I love my iPhone. I was an early adopter. Not because of any nifty apps I could get, of which there were few and far between back then. But I just loved the way the iPhone could display photos, and, lord knows, I have a lot of images.
I am not a luddite. I wonder, though, whether all the screens we view all through the day are serving our health. Computer monitors, mobile phones, iPads, Kindles, notebooks, television and movies can be useful and entertaining, but also tremendous distractions.
When you go to an Indian restaurant, for instance, can you focus on your friend or spouse if there is a Bollywood spectacle running on the big wall screen? Do you stop the task you were doing when your phone sounds a tone as each email, text message, or tweet arrives? My surfing friend/student, makes fun of Daniel and me when he sees us walking on the beach listening to an audio book (via splitter and two ear phones). Are we in the world of the book, or in the moment, with sea spray, lapping waves and soaring eagles, or are we somewhere in between?
I don’t have an answer or even a hard-and-fast opinion about the notion we are going to be mutating into a species with micro attention spans.
I know yoga has some practices to counteract distractions and lead to deep concentration, meditation being the premier one.

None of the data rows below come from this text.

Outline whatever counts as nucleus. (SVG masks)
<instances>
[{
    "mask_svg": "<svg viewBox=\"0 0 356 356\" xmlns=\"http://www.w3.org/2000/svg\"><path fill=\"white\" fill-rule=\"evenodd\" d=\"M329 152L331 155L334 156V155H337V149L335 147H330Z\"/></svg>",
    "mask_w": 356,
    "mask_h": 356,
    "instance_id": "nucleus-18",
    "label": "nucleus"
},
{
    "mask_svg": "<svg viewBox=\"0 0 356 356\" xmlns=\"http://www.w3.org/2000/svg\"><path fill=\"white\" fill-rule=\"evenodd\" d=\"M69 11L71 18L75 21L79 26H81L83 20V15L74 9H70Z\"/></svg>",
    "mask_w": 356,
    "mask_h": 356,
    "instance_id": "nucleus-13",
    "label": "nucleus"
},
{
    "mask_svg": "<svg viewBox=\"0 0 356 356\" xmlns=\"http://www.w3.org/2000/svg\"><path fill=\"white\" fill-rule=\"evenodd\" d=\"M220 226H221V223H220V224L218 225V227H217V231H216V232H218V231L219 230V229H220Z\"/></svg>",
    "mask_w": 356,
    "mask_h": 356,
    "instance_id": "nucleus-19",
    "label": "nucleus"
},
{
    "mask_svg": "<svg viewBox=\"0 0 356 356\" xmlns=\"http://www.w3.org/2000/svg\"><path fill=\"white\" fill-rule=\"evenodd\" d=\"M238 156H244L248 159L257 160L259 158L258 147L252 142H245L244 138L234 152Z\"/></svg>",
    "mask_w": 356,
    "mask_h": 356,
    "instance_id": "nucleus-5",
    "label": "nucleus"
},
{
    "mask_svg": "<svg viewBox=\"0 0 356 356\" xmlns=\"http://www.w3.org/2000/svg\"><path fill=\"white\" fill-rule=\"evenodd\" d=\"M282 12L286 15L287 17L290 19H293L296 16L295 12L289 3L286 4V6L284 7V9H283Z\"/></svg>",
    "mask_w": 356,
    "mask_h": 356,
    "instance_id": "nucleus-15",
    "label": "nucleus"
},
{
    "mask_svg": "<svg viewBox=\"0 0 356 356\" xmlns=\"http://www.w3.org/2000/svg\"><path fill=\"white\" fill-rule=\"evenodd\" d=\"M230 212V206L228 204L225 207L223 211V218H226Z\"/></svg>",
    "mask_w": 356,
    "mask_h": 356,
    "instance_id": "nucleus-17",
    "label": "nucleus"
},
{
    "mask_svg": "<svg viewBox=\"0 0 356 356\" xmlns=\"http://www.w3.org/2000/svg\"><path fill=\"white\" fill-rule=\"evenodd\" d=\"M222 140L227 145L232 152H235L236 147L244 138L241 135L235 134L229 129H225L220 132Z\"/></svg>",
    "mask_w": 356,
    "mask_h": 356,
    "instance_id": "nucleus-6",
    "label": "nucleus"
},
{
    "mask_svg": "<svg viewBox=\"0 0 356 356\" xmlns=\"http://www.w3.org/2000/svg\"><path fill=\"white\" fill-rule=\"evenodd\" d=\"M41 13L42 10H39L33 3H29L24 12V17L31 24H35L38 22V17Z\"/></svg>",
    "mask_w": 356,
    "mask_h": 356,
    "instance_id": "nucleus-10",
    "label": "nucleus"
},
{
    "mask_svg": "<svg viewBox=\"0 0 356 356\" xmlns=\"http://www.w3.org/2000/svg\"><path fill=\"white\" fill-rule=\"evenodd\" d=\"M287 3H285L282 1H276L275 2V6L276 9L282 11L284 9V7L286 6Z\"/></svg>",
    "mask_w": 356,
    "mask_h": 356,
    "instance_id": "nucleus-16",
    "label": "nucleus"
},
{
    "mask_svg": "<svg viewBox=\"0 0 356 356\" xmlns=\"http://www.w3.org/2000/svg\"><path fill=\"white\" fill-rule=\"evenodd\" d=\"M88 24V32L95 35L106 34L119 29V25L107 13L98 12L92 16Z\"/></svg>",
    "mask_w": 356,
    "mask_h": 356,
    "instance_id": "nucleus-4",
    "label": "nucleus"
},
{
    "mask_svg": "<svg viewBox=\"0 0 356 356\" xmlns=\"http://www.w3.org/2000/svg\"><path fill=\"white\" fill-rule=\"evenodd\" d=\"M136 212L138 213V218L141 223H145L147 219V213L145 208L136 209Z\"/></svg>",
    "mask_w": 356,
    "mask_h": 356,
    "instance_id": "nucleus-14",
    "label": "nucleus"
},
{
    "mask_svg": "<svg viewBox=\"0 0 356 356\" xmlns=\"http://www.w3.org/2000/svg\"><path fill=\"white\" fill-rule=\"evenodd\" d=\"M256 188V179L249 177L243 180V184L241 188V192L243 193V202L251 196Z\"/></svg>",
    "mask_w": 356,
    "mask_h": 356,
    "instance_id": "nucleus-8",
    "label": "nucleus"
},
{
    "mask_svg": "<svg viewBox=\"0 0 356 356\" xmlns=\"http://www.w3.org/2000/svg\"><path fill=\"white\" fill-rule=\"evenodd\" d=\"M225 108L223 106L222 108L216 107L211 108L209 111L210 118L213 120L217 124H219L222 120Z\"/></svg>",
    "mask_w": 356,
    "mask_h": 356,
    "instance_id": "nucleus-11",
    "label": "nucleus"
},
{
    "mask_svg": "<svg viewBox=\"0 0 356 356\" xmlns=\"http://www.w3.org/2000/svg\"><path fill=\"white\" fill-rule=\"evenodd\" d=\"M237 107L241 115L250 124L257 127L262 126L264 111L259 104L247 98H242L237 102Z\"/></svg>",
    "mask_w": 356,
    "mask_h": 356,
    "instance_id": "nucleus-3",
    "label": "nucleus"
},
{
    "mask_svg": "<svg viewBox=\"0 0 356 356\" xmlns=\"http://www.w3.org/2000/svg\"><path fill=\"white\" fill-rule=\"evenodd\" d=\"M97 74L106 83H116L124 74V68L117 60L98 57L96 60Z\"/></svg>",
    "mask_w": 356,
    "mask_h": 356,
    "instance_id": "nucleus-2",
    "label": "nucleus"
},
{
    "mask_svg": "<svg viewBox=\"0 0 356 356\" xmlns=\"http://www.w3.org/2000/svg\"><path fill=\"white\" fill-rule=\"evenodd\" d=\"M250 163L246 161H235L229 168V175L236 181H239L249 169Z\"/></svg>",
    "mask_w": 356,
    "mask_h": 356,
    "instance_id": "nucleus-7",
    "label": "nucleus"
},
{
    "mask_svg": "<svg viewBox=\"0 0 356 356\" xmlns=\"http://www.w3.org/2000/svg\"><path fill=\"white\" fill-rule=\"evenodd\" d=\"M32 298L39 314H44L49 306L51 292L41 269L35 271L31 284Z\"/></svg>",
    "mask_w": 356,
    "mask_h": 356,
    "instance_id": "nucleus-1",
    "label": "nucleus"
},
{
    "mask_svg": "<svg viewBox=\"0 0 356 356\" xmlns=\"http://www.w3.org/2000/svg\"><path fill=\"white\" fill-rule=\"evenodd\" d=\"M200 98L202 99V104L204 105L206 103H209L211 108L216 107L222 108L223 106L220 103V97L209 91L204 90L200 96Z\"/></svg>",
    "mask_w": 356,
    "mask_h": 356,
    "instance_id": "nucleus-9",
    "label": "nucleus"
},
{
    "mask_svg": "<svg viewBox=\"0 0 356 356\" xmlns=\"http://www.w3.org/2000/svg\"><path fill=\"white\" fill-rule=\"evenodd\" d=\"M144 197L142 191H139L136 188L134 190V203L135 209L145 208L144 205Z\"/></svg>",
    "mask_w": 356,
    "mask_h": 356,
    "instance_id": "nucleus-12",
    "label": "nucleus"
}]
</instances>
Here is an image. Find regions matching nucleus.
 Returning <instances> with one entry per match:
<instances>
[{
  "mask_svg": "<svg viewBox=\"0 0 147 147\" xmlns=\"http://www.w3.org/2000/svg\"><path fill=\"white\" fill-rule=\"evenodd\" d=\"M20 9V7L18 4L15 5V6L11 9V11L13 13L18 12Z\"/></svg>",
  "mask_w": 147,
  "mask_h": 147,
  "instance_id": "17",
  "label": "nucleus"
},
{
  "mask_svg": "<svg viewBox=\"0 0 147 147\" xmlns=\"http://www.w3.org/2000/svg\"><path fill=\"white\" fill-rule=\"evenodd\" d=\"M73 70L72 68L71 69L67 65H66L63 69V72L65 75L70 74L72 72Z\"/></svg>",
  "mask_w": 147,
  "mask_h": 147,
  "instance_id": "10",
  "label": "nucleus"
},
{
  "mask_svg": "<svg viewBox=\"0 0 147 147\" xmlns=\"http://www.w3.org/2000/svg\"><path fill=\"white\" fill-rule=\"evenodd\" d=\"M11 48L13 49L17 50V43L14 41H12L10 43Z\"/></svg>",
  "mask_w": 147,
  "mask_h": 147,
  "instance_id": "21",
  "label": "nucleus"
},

Here’s a little story Satyananda Paramahamsa tells in Four Chapters on Freedom:
When Swami Vivekananda was in the U.S.A. in the late 1800’s, spreading the yoga word, he used to borrow several books from a library every day and return them the next day. The librarian, wondering if so many books could be read in a day, wanted to test the swami. To the librarian’s astonishment he noticed that the swami remembered every word and line that he had read.
Patanjali’s Sutra I-40 explains how the swami’s feat is possible:
So the yogi gets mastery over all objects for meditation ranging from the smallest atom to the infinitely large.*
T.K.V. Desikachar unpacks the sutra even more: “When one reaches this state, nothing is beyond comprehension. The mind can follow and help understand the simple and the complex, the infinite and the infinitesimal, the perceptible and the imperceptible.”**
Time to shut down the computer and head for the meditation cushion….
*Four Chapters on Freedom, commentary by Satyananda Paramahamsa.
**Patanjali’s Yogasutras, an Introduction.